Surprised, because when someone from the council asked for her curriculum vitae last year, she didn’t know what it was for.

“I thought maybe they were going to ask me to give a lecture or something,” said George-Tvrtkovic, who is an associate professor of theology at Benedictine University in Lisle, former associate director of the Office of Ecumenical and Interreligious Affairs for the Archdiocese of Chicago, and a member of both the local and national Muslim-Catholic dialogues.

When the appointment came, it was in a letter, written in Latin.

“So first I had to figure out what it meant,” she said.

She is one of 19 consultors whose role it is to lend their expertise to the pontifical council as they draft statements or engage in dialogue with different religious communities around the world, said Daniel Olsen, director of the archdiocesan Office of Ecumenical and Interreligious Affairs.

“The members are drawn from all around the globe, so they each provide unique context for the situation in their region, whether it be the United States, the Philippines, Ghana or wherever,” Olsen said in an email interview. “They shape the conversation by adding their unique and well-informed voices to the council’s discussions.

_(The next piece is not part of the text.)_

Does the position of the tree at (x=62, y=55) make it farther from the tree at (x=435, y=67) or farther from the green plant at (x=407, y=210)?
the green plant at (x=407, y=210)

“Each member has a unique contribution to make based on their research or experiential expertise.  Some are experts in Muslim or Buddhist or Hindu dialogue.  Some have lived as a religious minority in a culture, while others live in places where the Catholics are the majority.  Some are laywomen and [lay]men, some are clerics, some are religious.  This diversity adds texture to the dialogue and models Pope Francis’ vision that the church needs diverse voices at the table to arrive at a better picture of how to move interreligious conversations forward.  It also allows the council to realize that what might work in one part of the world would not in another.”

George-Tvrtkovic said she knows many of her fellow consultors whether in person or by reputation, and is thrilled with the diversity of the group.

“There’s a mix of more academic people and then people on the ground, like from Focolare, who are hugely important in terms of grassroots dialogue,” she said. “There’s a mix of academic people and diocesan people and people in the grassroots.”

She said that she sees interreligious dialogue as, first and foremost, an opportunity for people to listen to and learn from one another.

“Especially given the current American situation, I’ve been stressing the ‘dialogue’ part of interreligious dialogue,” George-Tvrtkovic said. “I see it as a transferrable skill. If you can be practiced in interreligious dialogue, that can translate to interpolitical dialogue, interracial dialogue, intercultural dialogue — there are so many dialogues that aren’t happening now. For anyone, at any level, you can be practitioners of the dialogue of life, in your life, in your job, in your marriage, in your school. In a world that is incredibly loud and noisy, we need to be silent and listen with the ear of our hearts, as St. Benedict said. It’s part of our call as Catholics to listen and have empathy for someone who is not like us, as Jesus says, to welcome the stranger. I see all of those things as intimately related.”